SUPPLIED TEXT Start Marker
In a major disaster medical personnel must use a method called triage to determine who should be treated first and in what order. So let’s find out exactly what triage means and how we can apply that to our boxes of photos.
Here’s a dictionary definition for medical triage:
“A process for sorting injured people into groups based on their need for or likely benefit from immediate medical treatment. Triage is used in hospital emergency rooms, on battlefields, and at disaster sites when limited medical resources must be allocated.” — TheFreeDictionary.com
Let’s look at some key phrases in this definition starting with: Disaster Sites.
Our boxes of photos often look like a disaster area with boxes piled here and there and maybe even other boxes and junk piled in front of them or on top of them, because you know how it is: Whatever was used last is usually in the front of the pile. So if we haven’t worked on our boxes of photos for awhile, they’re usually behind or under other stuff—stacked up against a garage wall or in the spare bedroom.
Another key word in the triage definition is LIMITED, and for most of us there ARE limited resources.
Maybe it’s just YOU working on the boxes of photos and if you don’t have a lot of time or energy it can be overwhelming to even think about tackling that pile of boxes. But choosing ONE box and working with that one is much more manageable.
So which box should that be? Let’s see how the triage principle can help us decide.
Start With Older Relatives Or Yourself
In a disaster triage is based on a person’s need or likely benefit from immediate treatment.
Some of our boxes fit that criteria very well. For example, if you have an elderly relative or parent you might want to start with THEIR box of photos so you can get the family history from them before it’s too late. It’s hugely helpful to know the stories and the dates and who the people are. If you wait until your family member or relative is gone you’ll be greatly handicapped trying to deal with the photos.
One of my biggest regrets with family history is that I waited too long and lost three parents before interviewing them about their lives. Of course, that wasn’t intentional. It never is. We just can’t foresee when someone will suddenly pass on or get a stroke or get dementia. That’s what happened to 3 of our parents. So if you have an elderly parent or relative don’t delay, and if you’re one of the oldest living relatives be sure to document YOUR stories for your family. That’s more important than scanning the photos or making photo albums or scrapbooks or doing genealogical research. All of that can be done by anyone else, but you’re the best person to tell YOUR story of growing up, how you met your spouse, and about your own family growing up.
Let’s look at two other triage possibilities that don’t work for a medical disaster but they do work for boxes of photos.
The first is a Special Event coming up like a graduation or a 50th wedding anniversary that motivates you to create a book as a gift—maybe a birth through high school book for the graduate or a 50 Years Of Marriage overview.
Motivation is IMPORTANT so when it comes, jump on it. Just get it done—gather the photos and make a photo album or online book or scrapbook. It’ll make YOU feel great and it’ll be a BIG hit at the party, believe me.
SUPPLIED TEXT End Marker
EXTRACTED ENTRIES Start Marker
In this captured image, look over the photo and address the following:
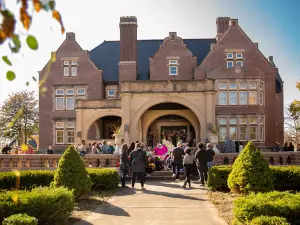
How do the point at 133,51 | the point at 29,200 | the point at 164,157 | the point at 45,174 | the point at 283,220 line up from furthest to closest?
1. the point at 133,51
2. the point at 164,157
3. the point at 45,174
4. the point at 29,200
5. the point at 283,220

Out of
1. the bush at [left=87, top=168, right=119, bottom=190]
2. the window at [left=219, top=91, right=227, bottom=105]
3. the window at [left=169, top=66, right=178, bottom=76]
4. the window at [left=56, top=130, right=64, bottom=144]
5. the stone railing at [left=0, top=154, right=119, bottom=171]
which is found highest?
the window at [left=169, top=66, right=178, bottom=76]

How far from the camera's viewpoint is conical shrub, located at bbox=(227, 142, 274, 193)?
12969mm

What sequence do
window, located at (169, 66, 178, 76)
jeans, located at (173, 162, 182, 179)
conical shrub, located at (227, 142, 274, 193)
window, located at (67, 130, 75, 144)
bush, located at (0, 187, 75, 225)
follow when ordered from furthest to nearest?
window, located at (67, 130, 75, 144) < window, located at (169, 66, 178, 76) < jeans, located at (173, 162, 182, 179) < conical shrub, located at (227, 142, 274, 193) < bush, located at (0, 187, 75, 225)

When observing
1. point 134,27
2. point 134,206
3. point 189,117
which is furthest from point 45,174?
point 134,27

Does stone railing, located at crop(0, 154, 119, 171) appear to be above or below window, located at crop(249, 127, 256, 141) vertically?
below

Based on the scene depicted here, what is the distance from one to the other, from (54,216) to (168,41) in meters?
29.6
EXTRACTED ENTRIES End Marker
• INSTRUCTIONS TO FOLLOW: Please decide whether each of these statements agrees with the photo triage text: (a) the quoted definition says triage is used in hospital emergency rooms; (b) the writer ranks scanning photos above documenting your own stories; (c) the writer presents working on one box as more manageable. Answer yes or no for each, with the deciding words quoted from the photo triage text.

• EXERCISE ANSWER:
(a) Yes: "Triage is used in hospital emergency rooms, on battlefields, and at disaster sites when limited medical resources must be allocated."
(b) No: "That’s more important than scanning the photos or making photo albums or scrapbooks or doing genealogical research."
(c) Yes: "But choosing ONE box and working with that one is much more manageable."